== Exercise aim ==
Rewrite the lines of the entries as a numbered list, starting at the line with "Could you tell" and continuing to the end of the entries, with blank lines and pictures left out.

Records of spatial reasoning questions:

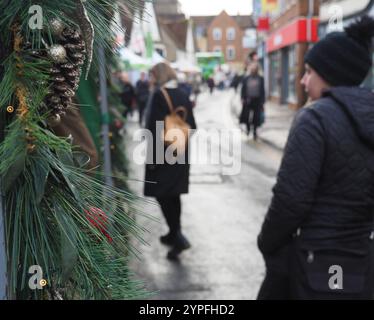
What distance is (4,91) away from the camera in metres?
0.79

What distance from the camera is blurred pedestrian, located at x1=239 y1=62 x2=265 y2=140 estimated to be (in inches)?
479

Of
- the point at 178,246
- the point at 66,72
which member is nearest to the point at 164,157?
the point at 178,246

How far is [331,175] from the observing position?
194 cm

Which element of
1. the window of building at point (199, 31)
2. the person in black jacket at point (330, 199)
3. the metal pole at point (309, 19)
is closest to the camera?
the person in black jacket at point (330, 199)

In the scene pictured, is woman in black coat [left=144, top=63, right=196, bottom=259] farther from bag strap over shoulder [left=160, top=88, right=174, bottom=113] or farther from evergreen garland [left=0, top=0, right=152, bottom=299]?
evergreen garland [left=0, top=0, right=152, bottom=299]

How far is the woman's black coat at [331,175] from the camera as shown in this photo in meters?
1.91

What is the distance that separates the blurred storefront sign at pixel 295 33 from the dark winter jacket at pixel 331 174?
17476mm

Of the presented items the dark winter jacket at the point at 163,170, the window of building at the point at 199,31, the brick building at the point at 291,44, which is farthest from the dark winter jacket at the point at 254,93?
the window of building at the point at 199,31

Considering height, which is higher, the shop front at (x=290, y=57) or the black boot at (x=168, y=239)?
the shop front at (x=290, y=57)

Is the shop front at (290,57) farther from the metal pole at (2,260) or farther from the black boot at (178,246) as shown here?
the metal pole at (2,260)

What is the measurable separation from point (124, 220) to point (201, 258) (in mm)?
3857

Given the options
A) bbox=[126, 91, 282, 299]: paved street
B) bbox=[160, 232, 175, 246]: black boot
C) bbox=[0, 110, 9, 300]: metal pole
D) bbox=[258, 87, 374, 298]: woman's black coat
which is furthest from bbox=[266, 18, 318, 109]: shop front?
bbox=[0, 110, 9, 300]: metal pole
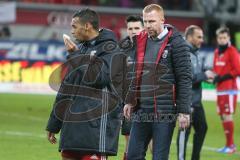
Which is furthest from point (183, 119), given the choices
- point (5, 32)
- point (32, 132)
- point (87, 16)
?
point (5, 32)

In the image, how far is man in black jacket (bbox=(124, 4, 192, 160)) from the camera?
909 cm

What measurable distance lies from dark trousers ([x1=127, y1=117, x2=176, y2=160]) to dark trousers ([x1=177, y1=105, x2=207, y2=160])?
9.95 feet

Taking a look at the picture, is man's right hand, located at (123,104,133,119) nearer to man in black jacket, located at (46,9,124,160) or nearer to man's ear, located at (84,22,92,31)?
man in black jacket, located at (46,9,124,160)

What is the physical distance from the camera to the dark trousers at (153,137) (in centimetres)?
909

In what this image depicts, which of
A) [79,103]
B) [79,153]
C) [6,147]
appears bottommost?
[6,147]

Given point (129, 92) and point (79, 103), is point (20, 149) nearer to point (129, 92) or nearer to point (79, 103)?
point (129, 92)

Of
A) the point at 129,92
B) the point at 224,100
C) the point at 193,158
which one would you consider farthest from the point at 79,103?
the point at 224,100

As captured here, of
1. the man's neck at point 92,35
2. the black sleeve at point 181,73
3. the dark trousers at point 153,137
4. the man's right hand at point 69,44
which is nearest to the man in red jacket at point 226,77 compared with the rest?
the dark trousers at point 153,137

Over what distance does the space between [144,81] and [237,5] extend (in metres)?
29.2

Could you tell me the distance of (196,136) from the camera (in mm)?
12625

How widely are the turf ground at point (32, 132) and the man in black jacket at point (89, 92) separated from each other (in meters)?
5.52

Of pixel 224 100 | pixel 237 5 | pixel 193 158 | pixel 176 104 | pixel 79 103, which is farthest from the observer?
pixel 237 5

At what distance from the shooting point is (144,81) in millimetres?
9492

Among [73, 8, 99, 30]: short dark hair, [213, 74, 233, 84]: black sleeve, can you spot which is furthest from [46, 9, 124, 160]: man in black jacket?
[213, 74, 233, 84]: black sleeve
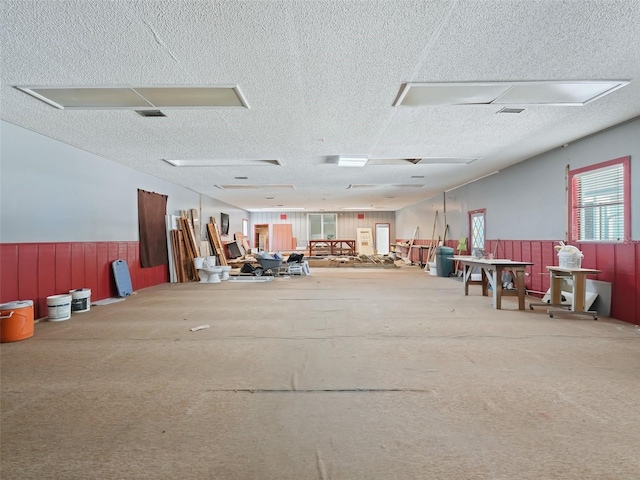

== Solution ==
1. Could you tell me the distance of (196,136) from the camera (in mm)?
2. 12625
3. How widely are the turf ground at point (32, 132) and the man in black jacket at point (89, 92) separated from each other (in meters)?
4. 5.52
5. Of pixel 224 100 | pixel 237 5 | pixel 193 158 | pixel 176 104 | pixel 79 103, which is farthest from the observer?
6. pixel 237 5
7. At what distance from the shooting point is (144,81) in millimetres?
8. 9492
9. Among [73, 8, 99, 30]: short dark hair, [213, 74, 233, 84]: black sleeve, can you spot which is furthest from [46, 9, 124, 160]: man in black jacket?
10. [213, 74, 233, 84]: black sleeve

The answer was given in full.